L’un des combats de Romain au sein de Lutte Ouvrière contre la majorité de Hardy

Romain répondait à Hardy-Girardot

Un article de Louis Guilbert dans Lutte ouvrières

Notre camarade Théodore Topolanski, dit Romain, alias Louis Guilbert, est décédé à Limoges où il résidait et où il sera enterré. Il avait 81 ans. C’était l’un des militants ouvriers de la Voix Ouvrière, puis de Lutte ouvrière, et c’est comme militant révolutionnaire trotskiste qu’il a participé à plusieurs mouvements de la classe ouvrière, en militant pour son auto-organisation et notamment il avait dirigé la grève à la Polymécanique de Pantin en 1971, une grève qui dura 35 jours avec occupation et fut victorieuse, après avoir entraîné les autres ouvriers du groupe Motobécane, grève menée sous son impulsion par un comité de grève. Refusant plusieurs dérives de son organisation, il a initié la formation de la Fraction de Lutte ouvrière. Nous nous sommes éloignés de la Fraction par la suite mais nous rendons hommage à un militant et un dirigeant de la classe ouvrière qui n’a jamais baissé pavillon ni mis son drapeau dans sa poche.

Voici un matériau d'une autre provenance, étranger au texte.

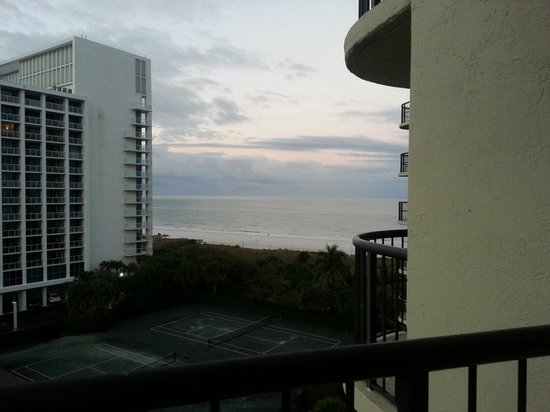 Hilton Marco Island Beach Resort: South side on 7th floor. Excellent morning sun to enjoy the balcony.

A titre de souvenir militant, voici un compte-rendu de la grève de la Polymécanique :

L’usine Polymécanique de Pantin, du groupe Motobécane, emploie 1.166 salariés. Fin avril, le personnel apprend que la prime de bilan tombe de 2,65 % des salaires à 0,1 %.

Le 30 avril est organisée une consultation du personnel ; sur 700 votants, les positions sont les suivantes :

52 % pour une grève à durée illimitée ;

28 % pour une grève à durée limitée ;

13 % pour d’autres formes d’action ;

7 % opposés à toute action.

Le 3 mai, l’occupation de l’usine est décidée en assemblée générale ; un comité de grève est constitué, comprenant des militants des trois organisations syndicales C.G.T., C.F.D.T., F.O. (tendance « Lutte ouvrière ») et aussi des inorganisés.

L’objectif final de rétablissement de la prime de bilan s’est rapidement transformé en augmentation uniforme des salaires, réduction du temps du travail, extension des droits syndicaux, contre l’avis de la C.G.T. qui voulait, confirmant ainsi la position confédérale sur les augmentations hiérarchisées, une augmentation en pourcentage.

Dès le départ, la direction porte plainte pour entrave à la liberté du travail. Le tribunal des référés décide d’attendre les conclusions d’un huissier expert, que personne n’aperçut jamais. Jugeant cette intimidation insuffisante, le directeur général, Conté, adresse individuellement une lettre à la femme et une aux enfants de chaque gréviste, les engageant à reprendre le travail. En annexe, sont joints des commentaires hostiles aux revendications, dont voici les extraits les plus savoureux :

— Paiement des jours de grève : « … nous nous efforcerons de récupérer dans les semaines à venir les heures perdues du fait de la grève. » ;

_— Retour à quarante heures de travail sans perte de salaire : « … cette demande n’est pas justifiée par les difficultés d’emploi dans la région parisienne. C’est un vœu exprimé dans le but d’assurer un plus grand bien-être… » ;

_— Avancement de l’âge de la retraite : « … Là encore, ce ne sont pas des raisons de difficulté d’emploi qui motivent celte demande. Dans son ensemble, la France a besoin du travail de ceux qui sont en état physique de le faire… »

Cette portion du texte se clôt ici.